As the user, I started to talk to Katie while she was personifying the Google Assistant. When you talk out loud, you get a feel for how natural the spoken components of the conversation sound. If you just jump into writing a script, you might end up writing something that sounds awkward when spoken out load.
Once we came up with a solid use case MVP, we typed the script out in Google docs. You can see our notes on why we chose certain responses.
We strived to maintain adherence to the cooperative principle. We wanted an underlying sense of cooperation between system persona and user. That meant implying understanding with linguistic components such as implicit confirmations and informal wide focus questions to make conversation as smooth as possible.
Once we nailed down the script together, we used the storyline tool to quickly prototype a VUI to test on fellow students.
We tested the VUI on a couple students, and a couple key take aways where these:
- The dialogue was pretty natural and each interviewee was able to quickly interface with the prototype.
- “I’d only use this once on the first day of school, but once I had experience I wouldn’t need it anymore”

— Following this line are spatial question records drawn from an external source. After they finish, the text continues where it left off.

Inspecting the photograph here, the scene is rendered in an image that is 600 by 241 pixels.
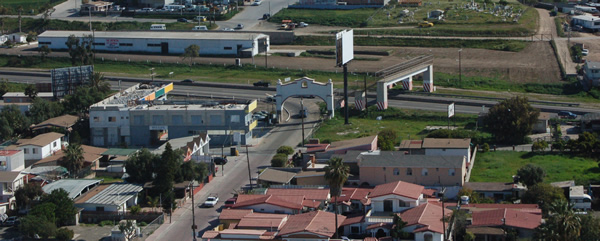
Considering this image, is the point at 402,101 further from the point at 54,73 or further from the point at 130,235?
the point at 130,235

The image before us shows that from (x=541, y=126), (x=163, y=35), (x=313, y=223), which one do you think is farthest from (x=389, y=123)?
(x=163, y=35)

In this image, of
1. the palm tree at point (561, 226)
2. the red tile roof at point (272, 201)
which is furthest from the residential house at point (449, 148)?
the palm tree at point (561, 226)

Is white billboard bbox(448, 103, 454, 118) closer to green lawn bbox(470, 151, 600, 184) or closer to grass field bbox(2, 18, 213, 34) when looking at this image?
green lawn bbox(470, 151, 600, 184)

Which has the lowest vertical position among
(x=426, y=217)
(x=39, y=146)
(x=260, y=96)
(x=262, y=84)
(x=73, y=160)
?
(x=426, y=217)

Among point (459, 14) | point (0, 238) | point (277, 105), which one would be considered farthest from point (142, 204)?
point (459, 14)

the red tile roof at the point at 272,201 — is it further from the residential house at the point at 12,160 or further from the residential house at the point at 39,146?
the residential house at the point at 39,146

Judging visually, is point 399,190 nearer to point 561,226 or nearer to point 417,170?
point 417,170

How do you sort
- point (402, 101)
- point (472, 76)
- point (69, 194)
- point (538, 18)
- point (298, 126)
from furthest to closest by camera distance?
point (538, 18) < point (472, 76) < point (402, 101) < point (298, 126) < point (69, 194)
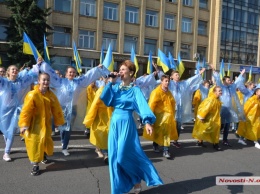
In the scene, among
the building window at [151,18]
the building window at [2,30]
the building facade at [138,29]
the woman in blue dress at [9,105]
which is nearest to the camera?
the woman in blue dress at [9,105]

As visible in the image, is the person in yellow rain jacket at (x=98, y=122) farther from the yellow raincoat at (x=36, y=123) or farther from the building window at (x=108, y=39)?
the building window at (x=108, y=39)

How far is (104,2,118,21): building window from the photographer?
89.6 feet

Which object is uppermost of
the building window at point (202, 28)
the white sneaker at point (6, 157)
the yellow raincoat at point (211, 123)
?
the building window at point (202, 28)

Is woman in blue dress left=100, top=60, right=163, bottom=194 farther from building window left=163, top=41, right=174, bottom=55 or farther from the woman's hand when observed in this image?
building window left=163, top=41, right=174, bottom=55

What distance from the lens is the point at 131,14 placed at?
2867 centimetres

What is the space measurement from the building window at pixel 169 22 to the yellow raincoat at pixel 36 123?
27.2m

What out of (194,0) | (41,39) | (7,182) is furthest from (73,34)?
(7,182)

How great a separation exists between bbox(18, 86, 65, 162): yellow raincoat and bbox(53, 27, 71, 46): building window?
2091cm

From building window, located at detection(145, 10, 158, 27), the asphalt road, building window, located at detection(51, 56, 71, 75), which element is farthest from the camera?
building window, located at detection(145, 10, 158, 27)

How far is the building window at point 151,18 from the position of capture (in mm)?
29731

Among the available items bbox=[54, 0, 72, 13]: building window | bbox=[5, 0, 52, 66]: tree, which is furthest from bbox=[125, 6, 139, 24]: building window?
bbox=[5, 0, 52, 66]: tree

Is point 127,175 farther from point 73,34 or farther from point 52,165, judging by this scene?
point 73,34

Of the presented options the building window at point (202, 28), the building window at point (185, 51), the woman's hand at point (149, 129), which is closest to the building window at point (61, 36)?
the building window at point (185, 51)

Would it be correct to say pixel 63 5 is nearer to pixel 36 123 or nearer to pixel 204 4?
pixel 204 4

- “I don’t use voice assistants”
Because it is a relatively new technology, the ability to activate an Alexa Skill or a Google Action is kind of a hidden feature on those platforms. So mass market adoption of VUI’s still isn’t there yet to have people think of a voice assistant as smart enough to find them parking.
Also we a problem with the lifetime value of the VUI we designed. Even though it was “usable” it wasn’t desirable. To get directions to the closest parking spot is a “one and done” deal, once you know, why would you need Alexa, Google or Siri? What is the point of creating a one-hit-wonder VUI?
So going back to the drawing board, we recycled the process with new insights and role played potential use cases that could be used again and again depending on context.
Our solution was a little bit bigger, what if you could use the VUI to gauge where the best parking option was based of peak hours and give real time info on how the the parking was on campus.
In this script, Google Assistant suggest alternatives because it was peak hours when the user was commuting to campus.
When rapid prototyping a VUI, it is important to double down on a “happy path” use case first from my experience.
When you test out “happy path” first, you set up the most ideal situation for reality to poke holes in your ideas.
For us, we created a use case that wasn’t useful after one go. It was a throw away use case that wasn’t worth the investment of resources into developing it.
One coming up with a desirable solution to something as universally reviled as university parking, a better attempt is to create something that is contextually smart.
That’s why sci-fi like Jarvis helps us push the needle on VUI’s. It is much more useful to chose the harder path of developing a VUI that shares fresh and relevant information then to waste money on a fixed fact.
If you don’t strive to make a virtual assistant that seems smart and changes with every interaction through good tapering design, there is no reason you should make the VUI in the first place.
That’s why J.A.R.V.I.S. is the standard for aspiring voice designers.
Thanks for reading this far. I don’t claim that my answer is the best explanation of the current creative dilemma in this article so I am open to anyone adding to this theory. Let me know what you think!